In vitro tubulin polymerization assay
Purified porcine brain tubulin (11 μM) was incubated at 30°C for 1 hour with purified recombinant E-like protein (2-11 μM) in PEM buffer (100 mM PIPES, pH 6.8, 2 mM EGTA and 1 mM MgSO4) supplemented with 1 mM ATP and GTP. Samples were stored briefly on ice. Microtubule assembly from axoneme fragments was examined by video-enhanced DIC microscopy 5-10 minutes after warming the samples to 37°C using methods described previously (Howell et al., 1999). The numbers of MTs present at each axoneme end were counted from the video recordings. The number of MTs at each axoneme end is steeply dependent on tubulin concentration (Walker et al., 1988).

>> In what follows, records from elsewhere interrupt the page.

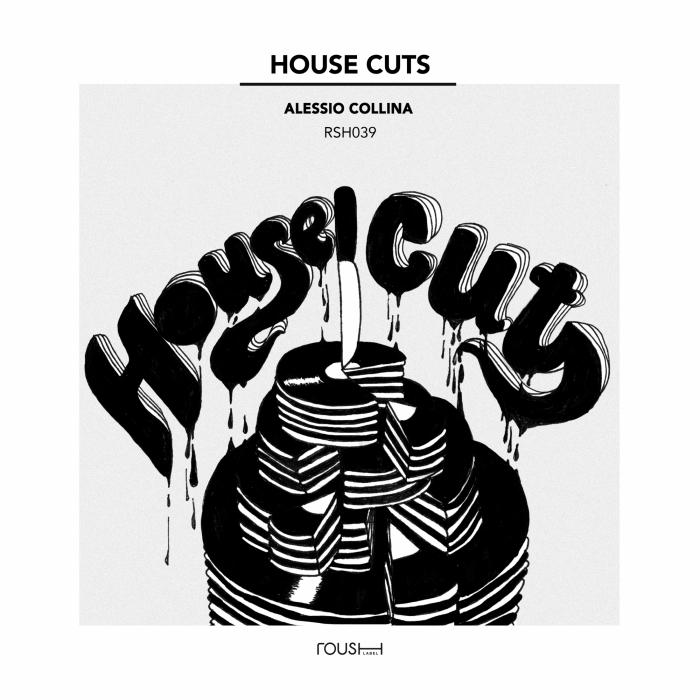 ALESSIO COLLINA - House Cuts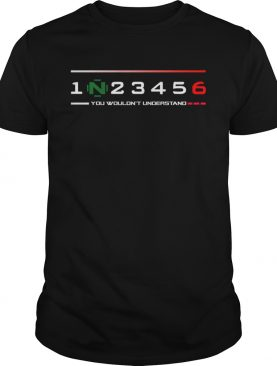 Official 1n23456 You WouldnT Understand shirt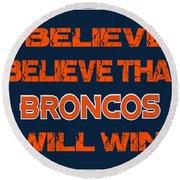 Denver Broncos I Believe Round Beach Towel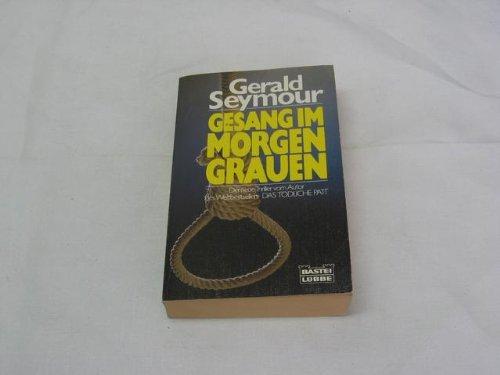 Gesang im Morgengrauen (9783404116225) by Gerald Seymour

Transfection and immunoblot analyses
293T or HeLa cells grown on coverslips or in multi-well dishes were transfected using Fugene 6 (Roche). For immunoblot analyses, cells were harvested, washed with PBS and lysed in ice-cold buffer (50 mM Tris-HCl, pH 7.5, 250 mM NaCl, 0.1% Triton X-100, 1 mM EDTA) containing protease inhibitor cocktail (Roche). Extracts were cleared by centrifugation at 14,000 g and samples containing 25 μg protein were resolved by SDS-PAGE. In experiments involving inhibition of the proteosome pathway, cells were treated 12-18 hours post-transfection with the specific inhibitor MG132 (10 μM) (Boston Biochemicals) for 8 hours at 37°C. α-tubulin and β-actin were detected on western blots using mouse monoclonal antibodies (Sigma).
Immunofluorescence
DNA- or siRNA-transfected HeLa cells were fixed with 4% paraformaldehyde in PBS for 20 minutes at room temperature, washed in PBS and permeabilised in 0.2% Triton X-100 for 5 minutes. Primary and secondary antibodies were diluted in 3% BSA, applied to fixed cells and incubated for 1 hour at 37°C. Primary antibodies included a monoclonal anti-α-tubulin and a monoclonal anti-acetylated tubulin (Sigma) for the detection of stable microtubules. Antibodies specific to giantin, calnexin and lamp-2 were used to visualize Golgi cisternae, endoplasmic reticulum membranes and lysosomal vesicles, respectively. Detection was via Texas Red or FITC-conjugated secondary antibodies (Jackson ImmunoResearch). For microtubule depolymerization experiments, cells were transfected with plasmids encoding E-like and 24 hours later incubated with 10 μM nocodazole for 1 hour prior to fixation. In nocodazole recovery experiments, siRNA transfected cells were treated 72 hours post transfection with 10 μM nocodazole for 1 hour, restored to drug-free medium, incubated for various times and fixed in 4% paraformaldehyde. In tubulin extraction experiments, siRNA-transfected cells were incubated with 0.2% Triton X-100 in MT stabilizing buffer (130 mM HEPES, pH 6.9, 2 mM MgCl2, 10 mM EGTA) for 3 minutes at 37°C, washed in the same buffer lacking detergent, incubated for 30 minutes and then fixed and processed for immunofluorescence. Slides were observed using a Zeiss Axiophot fluorescence microscope with a Plan-Neofluar 63× /1.25 objective. Images were captured using a Zeiss-Axiocam digital camera linked to Axiovision 2.0.5 software.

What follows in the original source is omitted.